Whatever cryptocurrency you might use, don’t ever mix paper and electronic wallets!
In this article we give a ELI5 overview of paper wallets and what you need to know to keep your crypto safe from theft or accidental loss.
First, let’s take a quick look at how paper wallets work.
Cryptocurrencies use what we call asymmetric cryptography. Which means there are at least two different keys used to manage your funds. The public key, which can be freely, and safely, shared with anyone. And the private key, which must be carefully stored and protected from unauthorized access.
When you print the private key to paper, you’ve got a paper wallet. That’s all there is to the simplest kind of paper wallet.
A fun fact about Elliptic Curve Cryptography (as well as RSA) is that the public key can be derived from the private one! So if you have a private key printed on a sheet of paper, then you can derive the public key from it! But the reverse operation is intractable. Meaning, if you tried it, you could probably find that key in a few million years of brute force attempts.
So, that’s the theory behind paper wallets. It’s simply a private key printed on paper in a way that you can easily recover it, import it, type it or whatever. As long as you’re able to insert that data back into a computer, the paper wallet has completed its mission. To make this as easy as possible, there’s a ton of different encodings they use, like QR Codes, bar codes, shortened strings and so forth.
Those addresses are actually a specially encoded public key.
Platforms are free to implement their own encoding rules, as long as the public key can be somehow derived from the address. So you may hear about several different encoding mechanisms like BECH32, Base58 and so on. Don’t worry about the technical details. All you need to know is that the key is encoded somewhere in the address. Or the address can easily be derived from the public key, so when a transaction comes it, the receiver can verify that the sender is who they claim to be.
For example, merchants can display the public key at the cash register, usually encoded in some way, e.g. in a QR Code, so that customers can scan it and make payments to that address instantly.
So, in summary, there’s two things you can print on paper : the private and the public key.
Well there’s a also a “third thing” you can print, called mnemonic phrases, but that’s the subject of another article, because it’s a special type of “wallet”. In fact, it’s a wallet that can generate almost an infinite number of addresses.
If you print the private key, then that piece of paper will hold all your treasures.
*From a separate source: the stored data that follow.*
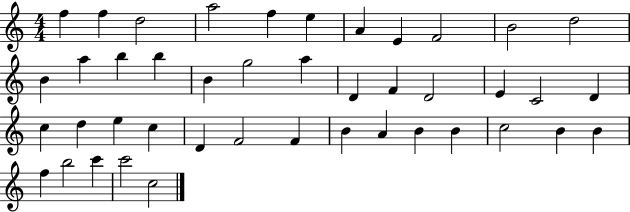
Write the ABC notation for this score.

X:1
T:Untitled
M:4/4
L:1/4
K:C
f f d2 a2 f e A E F2 B2 d2 B a b b B g2 a D F D2 E C2 D c d e c D F2 F B A B B c2 B B f b2 c' c'2 c2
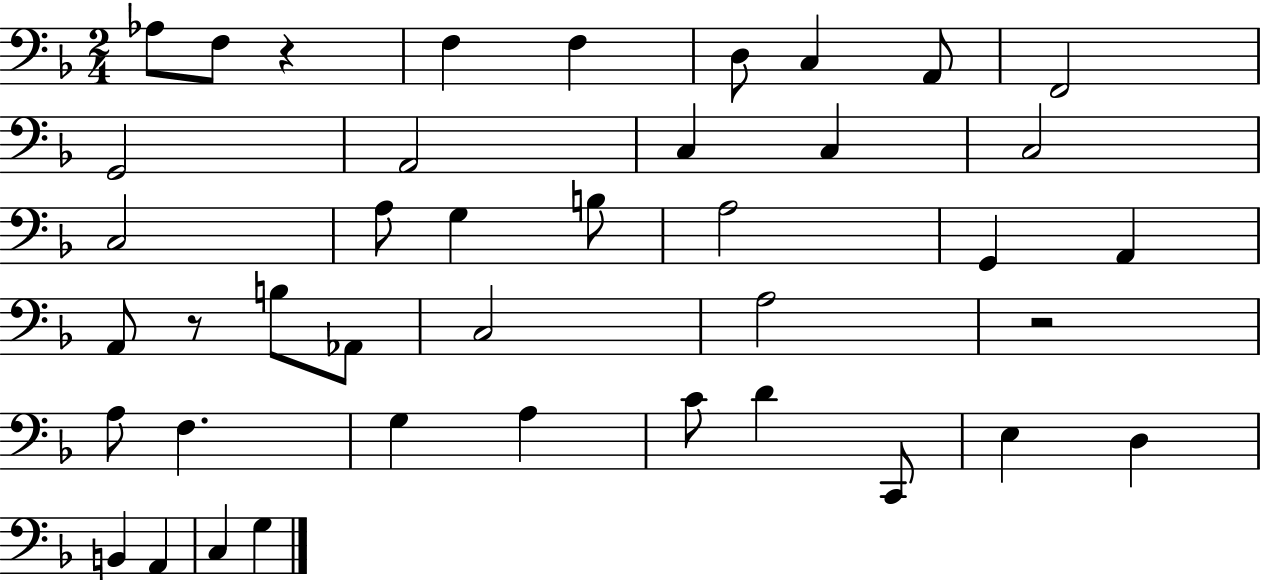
{
  \clef bass
  \numericTimeSignature
  \time 2/4
  \key f \major
  aes8 f8 r4 | f4 f4 | d8 c4 a,8 | f,2 | \break g,2 | a,2 | c4 c4 | c2 | \break c2 | a8 g4 b8 | a2 | g,4 a,4 | \break a,8 r8 b8 aes,8 | c2 | a2 | r2 | \break a8 f4. | g4 a4 | c'8 d'4 c,8 | e4 d4 | \break b,4 a,4 | c4 g4 | \bar "|."
}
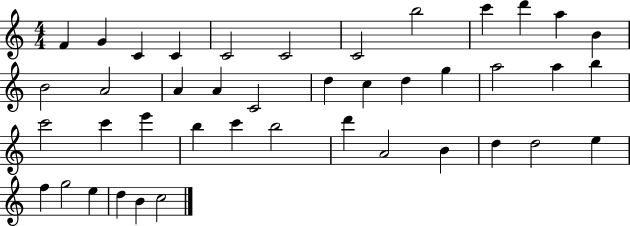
{
  \clef treble
  \numericTimeSignature
  \time 4/4
  \key c \major
  f'4 g'4 c'4 c'4 | c'2 c'2 | c'2 b''2 | c'''4 d'''4 a''4 b'4 | \break b'2 a'2 | a'4 a'4 c'2 | d''4 c''4 d''4 g''4 | a''2 a''4 b''4 | \break c'''2 c'''4 e'''4 | b''4 c'''4 b''2 | d'''4 a'2 b'4 | d''4 d''2 e''4 | \break f''4 g''2 e''4 | d''4 b'4 c''2 | \bar "|."
}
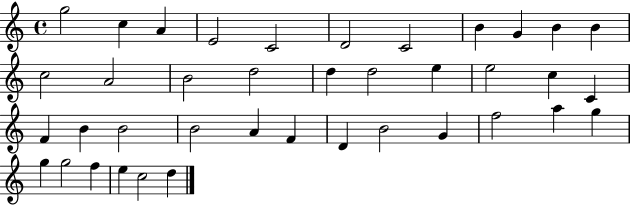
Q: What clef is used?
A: treble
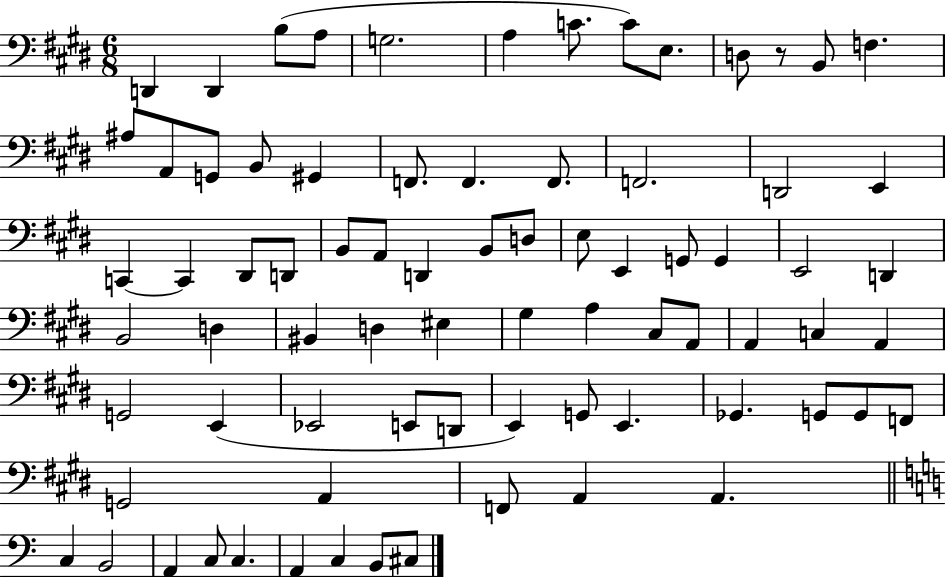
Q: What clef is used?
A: bass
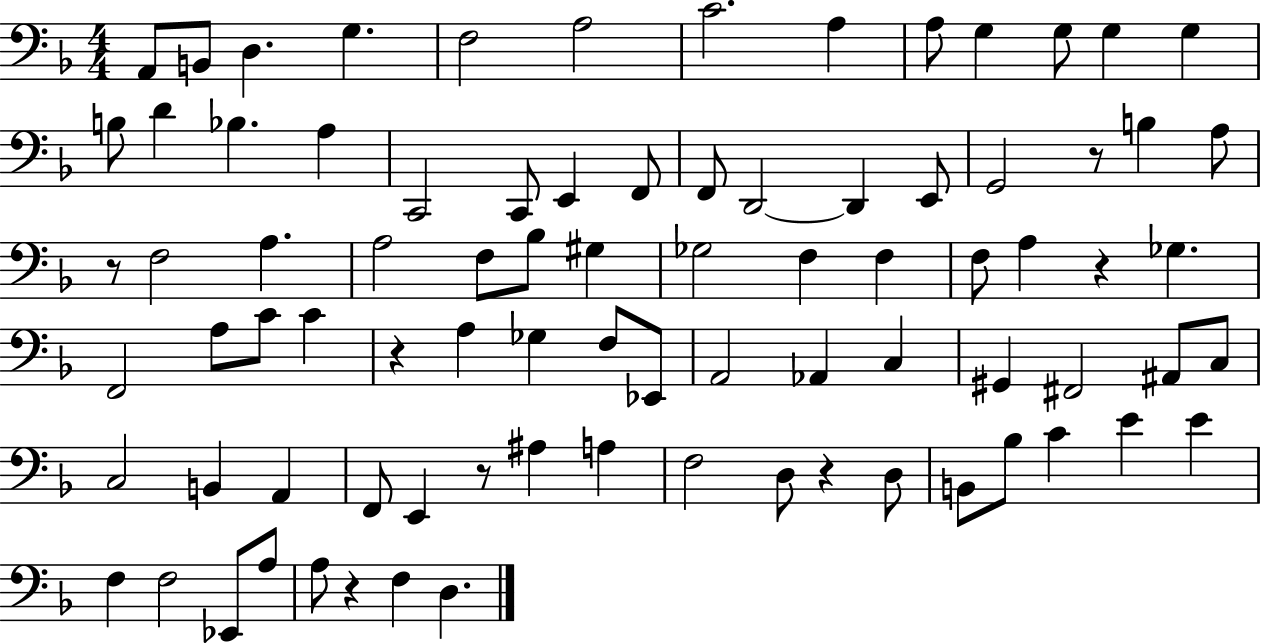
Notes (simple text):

A2/e B2/e D3/q. G3/q. F3/h A3/h C4/h. A3/q A3/e G3/q G3/e G3/q G3/q B3/e D4/q Bb3/q. A3/q C2/h C2/e E2/q F2/e F2/e D2/h D2/q E2/e G2/h R/e B3/q A3/e R/e F3/h A3/q. A3/h F3/e Bb3/e G#3/q Gb3/h F3/q F3/q F3/e A3/q R/q Gb3/q. F2/h A3/e C4/e C4/q R/q A3/q Gb3/q F3/e Eb2/e A2/h Ab2/q C3/q G#2/q F#2/h A#2/e C3/e C3/h B2/q A2/q F2/e E2/q R/e A#3/q A3/q F3/h D3/e R/q D3/e B2/e Bb3/e C4/q E4/q E4/q F3/q F3/h Eb2/e A3/e A3/e R/q F3/q D3/q.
So you must take special care to keep it in the safest place possible.
There’s nothing wrong with them, as long as you understand how they work.
Like we mentioned just now, a paper wallet is simply ONE private key printed on a piece of paper.
One private key is matched by exactly one, and only one, public key. One public key means, for all practical purposes, one single address.
So, in short, one private key means one address. And that’s the “problem” with paper wallets – they can’t be used to generate change, AKA return, addresses.
Let’s use a practical example to see how this can be a problem.
You’re buying a Lambo using part of the balance in a paper wallet. You load your Bitcoin private key into a modern wallet and send the funds to a hot wallet.
What happens during this first transfer is determined by how this “modern” wallet is implemented!
If the wallet generates a new change address for each transaction, then your paper wallet funds will get 100% send out : the requested amount goes to the target address, and the rest goes to the change address. The change address now contains the rest of your original paper wallet balance. If you want to keep those BTC in your paper wallet (not recommended after the first use) then you must explicitly send the Bitcoin back to the original paper wallet address. Note : the change does not automatically get sent back to the original paper wallet.
The worst case scenario here is you delete the newly created modern wallet after its first use. Then the change, which didn’t go back to the paper wallet, is lost. Always make sure to check where the change got sent before destroying the newly created hot wallet.
Now, imagine you’re buying a Lambo using your Avalanche AVAX balance. Avalanche has a special wallet implementation just for this!
You load your cold wallet private key into Avalanche Wallet:
Then, send 500 coins to the hot wallet. The Avalanche wallet is smart enough to know that a wallet loaded from a private key using the above form is what we call a “singleton wallet”, which only has one address. So, Avalanche will automatically send the change back to the paper wallet address itself. Problem solved.
Note: this solves the paper wallet problem, but is definitely not recommended. You should always create a new, unused, paper wallet and send the funds there manually. Keys shouldn’t get reused, and paper wallets only hold one key.
When using paper wallets, never mix it with a modern wallet of any kind. And if you do, then don’t expect, or assume, that the funds were returned to the original wallet after a transaction.
There are countless wallet implementations – and most modern ones use a privacy-centered scheme where there’s a new change address generated for each transaction. In those cases, your remaining paper wallet funds may go to a change address and not back to the paper wallet. Make sure to double-check both the new hot wallet and the old paper wallet before you consider the transaction finished.
The safest way is to create a new paper wallet and manually send the remaining funds there once you’ve verified the payment you needed to make. If using Bitcoin, then send the funds back to a new paper wallet, make sure that they’ve been correctly deposited with at least 3 block confirmations. After you’ve made sure the funds are where you expected them to be, only then can you throw away the old wallet without making an expensive mistake.